Merck has announced that the KEYNOTE-024 trial investigating the use of KEYTRUDA® (pembrolizumab), in patients with previously untreated advanced non-small cell lung cancer (NSCLC) whose tumors expressed high levels of PD-L1 (tumor proportion score of 50 percent or more), met its primary endpoint. In this trial, KEYTRUDA was superior compared to chemotherapy for both the primary endpoint of progression-free survival (PFS), and the secondary endpoint of overall survival (OS). Based on these results, an independent Data Monitoring Committee (DMC) has recommended that the trial be stopped, and that patients receiving chemotherapy in KEYNOTE-024 be offered the opportunity to receive KEYTRUDA.
“We believe that the KEYNOTE-024 results have the potential to change the therapeutic paradigm in first-line treatment of non-small-cell lung cancer,” said Dr. Roger M. Perlmutter, president, Merck Research Laboratories. “We look forward to sharing these data with the medical community and with regulatory authorities around the world.”
The safety profile of KEYTRUDA in this trial was consistent with that observed in previously reported studies in patients with advanced NSCLC. Results from KEYNOTE-024 will be presented at an upcoming medical meeting.
Merck currently has the largest immuno-oncology clinical development program across the industry and is advancing five registration-enabling studies for NSCLC with KEYTRUDA as a monotherapy and in combination.
About KEYNOTE-024
KEYNOTE-024 is a randomized, pivotal, phase 3 study (ClinicalTrials.gov, NCT02142738) evaluating KEYTRUDA (pembrolizumab) monotherapy compared to standard of care (SOC) platinum-based chemotherapies in the treatment of patients with advanced NSCLC. Patients enrolled were those who had received no prior systemic chemotherapy treatment for their advanced disease and whose tumors expressed high levels of PD-L1 (defined as a tumor proportion score of 50 percent or more) as determined by a central laboratory using an immunohistochemistry assay.
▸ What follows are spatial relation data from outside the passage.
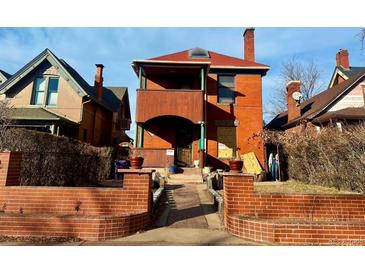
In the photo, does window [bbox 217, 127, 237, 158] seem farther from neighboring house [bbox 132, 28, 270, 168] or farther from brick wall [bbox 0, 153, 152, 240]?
brick wall [bbox 0, 153, 152, 240]

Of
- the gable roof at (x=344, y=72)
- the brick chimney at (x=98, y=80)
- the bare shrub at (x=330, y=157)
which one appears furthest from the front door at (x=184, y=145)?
the gable roof at (x=344, y=72)

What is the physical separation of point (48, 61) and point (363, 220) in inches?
771

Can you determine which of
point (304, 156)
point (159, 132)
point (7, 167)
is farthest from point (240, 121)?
point (7, 167)

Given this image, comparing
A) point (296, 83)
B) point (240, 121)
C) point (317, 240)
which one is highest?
point (296, 83)

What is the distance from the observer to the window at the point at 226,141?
16.6 m

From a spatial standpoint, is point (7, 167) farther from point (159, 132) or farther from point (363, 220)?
point (159, 132)

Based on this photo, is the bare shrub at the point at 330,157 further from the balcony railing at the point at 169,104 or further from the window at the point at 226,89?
the window at the point at 226,89

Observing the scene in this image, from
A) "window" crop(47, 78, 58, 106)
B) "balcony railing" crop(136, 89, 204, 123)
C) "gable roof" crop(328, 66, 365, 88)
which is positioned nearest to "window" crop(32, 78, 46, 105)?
"window" crop(47, 78, 58, 106)

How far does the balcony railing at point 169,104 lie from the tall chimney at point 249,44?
313 inches

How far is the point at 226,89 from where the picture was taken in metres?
17.8

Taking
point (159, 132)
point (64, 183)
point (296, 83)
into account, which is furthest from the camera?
point (296, 83)

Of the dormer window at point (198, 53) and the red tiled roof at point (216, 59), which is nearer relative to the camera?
the red tiled roof at point (216, 59)

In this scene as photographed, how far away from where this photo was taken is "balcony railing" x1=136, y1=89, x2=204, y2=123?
1477 cm

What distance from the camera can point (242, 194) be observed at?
5312 mm
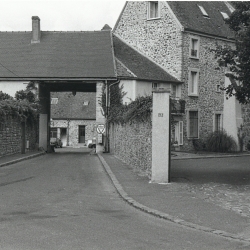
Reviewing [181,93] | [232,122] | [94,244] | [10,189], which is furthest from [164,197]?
[232,122]

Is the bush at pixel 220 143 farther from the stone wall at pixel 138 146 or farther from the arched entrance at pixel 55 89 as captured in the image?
the stone wall at pixel 138 146

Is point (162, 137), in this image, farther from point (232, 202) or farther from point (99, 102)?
point (99, 102)

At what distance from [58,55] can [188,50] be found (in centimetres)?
975

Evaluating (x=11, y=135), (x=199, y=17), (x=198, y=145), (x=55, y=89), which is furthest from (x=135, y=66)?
(x=11, y=135)

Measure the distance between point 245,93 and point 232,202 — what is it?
5.38m

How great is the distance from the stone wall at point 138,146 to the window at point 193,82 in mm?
16310

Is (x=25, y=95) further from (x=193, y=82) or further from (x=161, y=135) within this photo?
(x=161, y=135)

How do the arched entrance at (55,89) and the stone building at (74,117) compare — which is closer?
the arched entrance at (55,89)

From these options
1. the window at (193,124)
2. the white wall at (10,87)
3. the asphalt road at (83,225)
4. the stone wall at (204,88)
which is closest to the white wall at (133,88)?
the stone wall at (204,88)

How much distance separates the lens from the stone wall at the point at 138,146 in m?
16.6

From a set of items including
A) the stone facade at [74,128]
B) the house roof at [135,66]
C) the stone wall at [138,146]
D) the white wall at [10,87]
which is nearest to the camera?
the stone wall at [138,146]

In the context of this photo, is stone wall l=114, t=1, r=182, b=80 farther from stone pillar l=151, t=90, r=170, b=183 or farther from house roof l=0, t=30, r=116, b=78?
stone pillar l=151, t=90, r=170, b=183

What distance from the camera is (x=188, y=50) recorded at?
39.5 m

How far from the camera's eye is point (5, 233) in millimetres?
7305
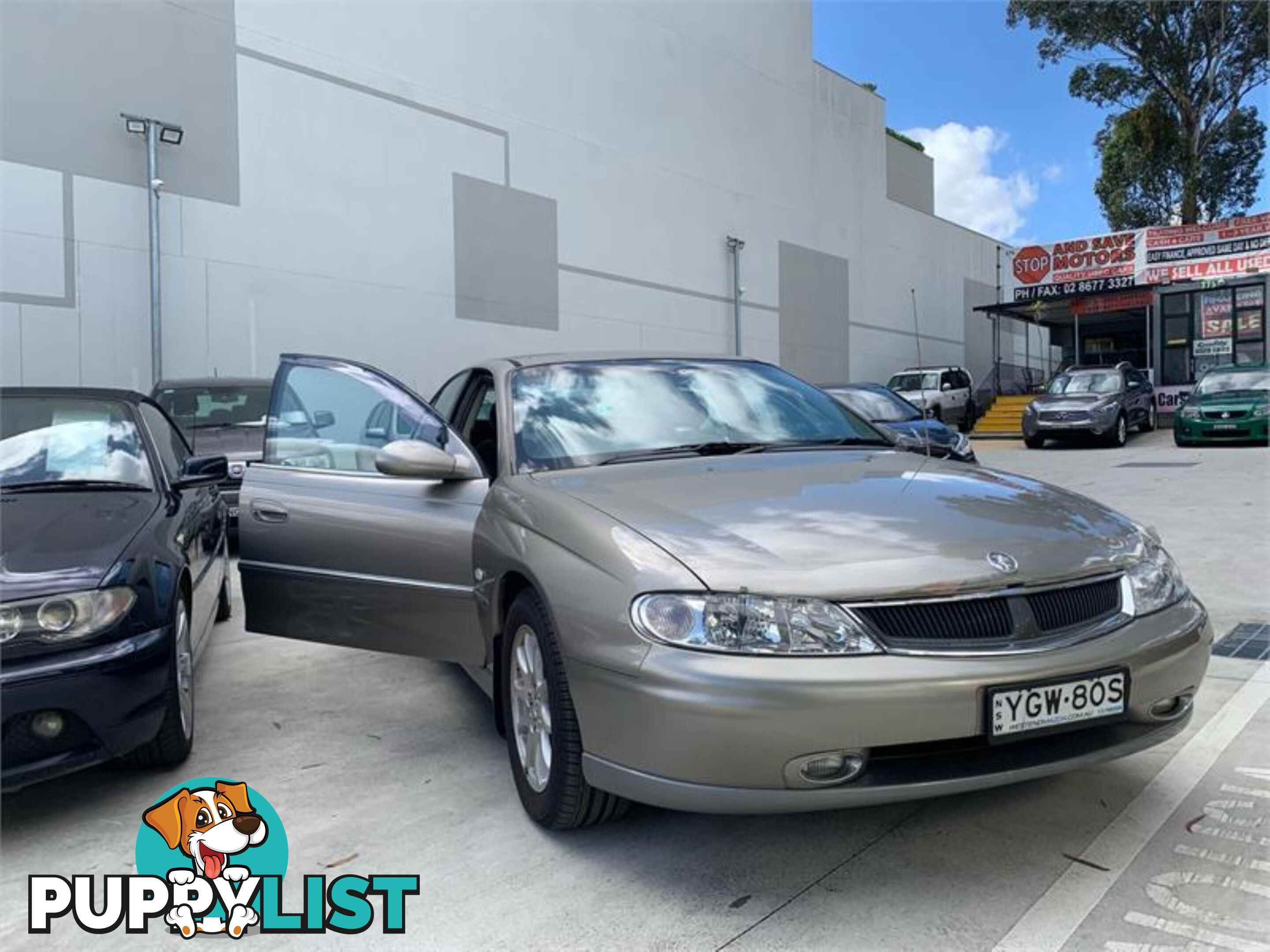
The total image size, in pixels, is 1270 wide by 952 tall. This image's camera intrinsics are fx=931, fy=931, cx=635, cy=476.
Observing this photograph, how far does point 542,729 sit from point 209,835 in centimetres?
97

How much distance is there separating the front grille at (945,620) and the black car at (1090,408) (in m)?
16.0

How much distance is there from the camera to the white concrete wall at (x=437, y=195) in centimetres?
1152

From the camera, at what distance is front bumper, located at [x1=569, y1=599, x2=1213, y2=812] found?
2.05 metres

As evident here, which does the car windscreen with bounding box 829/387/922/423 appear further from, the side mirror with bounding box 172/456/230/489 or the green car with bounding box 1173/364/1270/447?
the side mirror with bounding box 172/456/230/489

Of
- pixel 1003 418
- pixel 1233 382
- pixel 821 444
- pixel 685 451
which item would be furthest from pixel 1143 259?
pixel 685 451

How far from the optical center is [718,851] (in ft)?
8.42

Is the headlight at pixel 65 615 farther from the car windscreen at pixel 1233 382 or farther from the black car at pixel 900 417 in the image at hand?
the car windscreen at pixel 1233 382

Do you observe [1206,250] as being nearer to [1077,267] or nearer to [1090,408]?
[1077,267]

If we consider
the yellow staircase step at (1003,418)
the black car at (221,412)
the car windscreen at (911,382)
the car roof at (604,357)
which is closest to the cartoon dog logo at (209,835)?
A: the car roof at (604,357)

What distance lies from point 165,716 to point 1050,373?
1296 inches

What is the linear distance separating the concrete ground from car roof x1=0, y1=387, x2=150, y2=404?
61.0 inches

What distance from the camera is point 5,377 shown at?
34.6ft

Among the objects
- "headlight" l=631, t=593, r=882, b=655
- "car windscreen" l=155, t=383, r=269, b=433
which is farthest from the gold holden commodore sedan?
"car windscreen" l=155, t=383, r=269, b=433

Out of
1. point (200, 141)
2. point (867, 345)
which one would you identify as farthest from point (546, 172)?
point (867, 345)
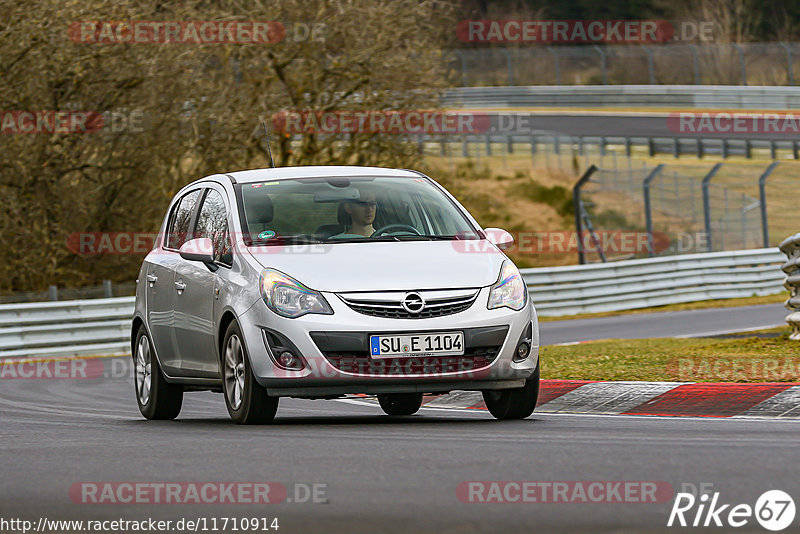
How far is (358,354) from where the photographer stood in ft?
30.0

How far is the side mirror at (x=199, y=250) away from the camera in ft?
32.9

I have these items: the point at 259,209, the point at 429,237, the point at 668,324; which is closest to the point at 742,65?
the point at 668,324

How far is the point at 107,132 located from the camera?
90.3ft

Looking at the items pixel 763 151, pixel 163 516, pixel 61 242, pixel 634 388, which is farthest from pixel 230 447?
pixel 763 151

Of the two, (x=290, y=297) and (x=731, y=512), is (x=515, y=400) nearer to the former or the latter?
(x=290, y=297)

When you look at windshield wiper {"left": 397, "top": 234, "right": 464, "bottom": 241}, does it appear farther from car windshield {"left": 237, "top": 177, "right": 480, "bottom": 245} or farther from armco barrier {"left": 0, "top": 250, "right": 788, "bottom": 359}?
armco barrier {"left": 0, "top": 250, "right": 788, "bottom": 359}

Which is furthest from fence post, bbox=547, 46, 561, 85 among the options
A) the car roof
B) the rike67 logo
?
the rike67 logo

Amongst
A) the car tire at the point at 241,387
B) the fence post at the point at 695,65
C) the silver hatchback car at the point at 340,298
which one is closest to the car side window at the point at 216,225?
the silver hatchback car at the point at 340,298

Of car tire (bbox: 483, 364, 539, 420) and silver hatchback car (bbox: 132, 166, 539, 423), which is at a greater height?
silver hatchback car (bbox: 132, 166, 539, 423)

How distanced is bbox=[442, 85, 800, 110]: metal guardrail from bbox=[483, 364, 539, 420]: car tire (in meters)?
39.9

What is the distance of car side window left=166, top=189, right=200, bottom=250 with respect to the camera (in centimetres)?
1120

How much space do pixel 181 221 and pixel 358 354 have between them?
2.78 meters

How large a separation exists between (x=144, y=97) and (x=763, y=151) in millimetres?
24095

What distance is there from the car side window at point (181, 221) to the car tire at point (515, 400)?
2614mm
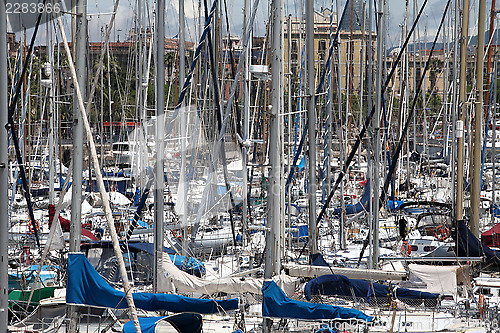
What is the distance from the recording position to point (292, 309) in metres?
9.58

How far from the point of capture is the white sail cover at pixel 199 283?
34.5 ft

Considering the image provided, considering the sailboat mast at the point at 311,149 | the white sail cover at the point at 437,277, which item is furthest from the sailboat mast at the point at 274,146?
the white sail cover at the point at 437,277

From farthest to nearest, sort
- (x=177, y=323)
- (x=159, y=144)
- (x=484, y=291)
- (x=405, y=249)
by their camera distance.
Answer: (x=405, y=249) < (x=484, y=291) < (x=159, y=144) < (x=177, y=323)

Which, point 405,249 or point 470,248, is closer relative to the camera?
point 470,248

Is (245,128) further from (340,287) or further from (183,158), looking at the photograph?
(340,287)

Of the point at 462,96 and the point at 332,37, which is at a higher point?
the point at 332,37

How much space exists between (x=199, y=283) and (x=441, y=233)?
974cm

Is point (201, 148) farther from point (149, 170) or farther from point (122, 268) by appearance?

The study randomized 305 patients to receive KEYTRUDA (200 mg every three weeks) or SOC platinum-based chemotherapies: paclitaxel+carboplatin, pemetrexed+carboplatin, pemetrexed+cisplatin, gemcitabine+carboplatin, or gemcitabine+cisplatin. Pemetrexed maintenance therapy was permitted for patients with non-squamous histologies. In addition, patients randomized to the control had the option of crossing over to pembrolizumab upon disease progression. The primary endpoint is PFS; secondary endpoints are OS and overall response rate (ORR).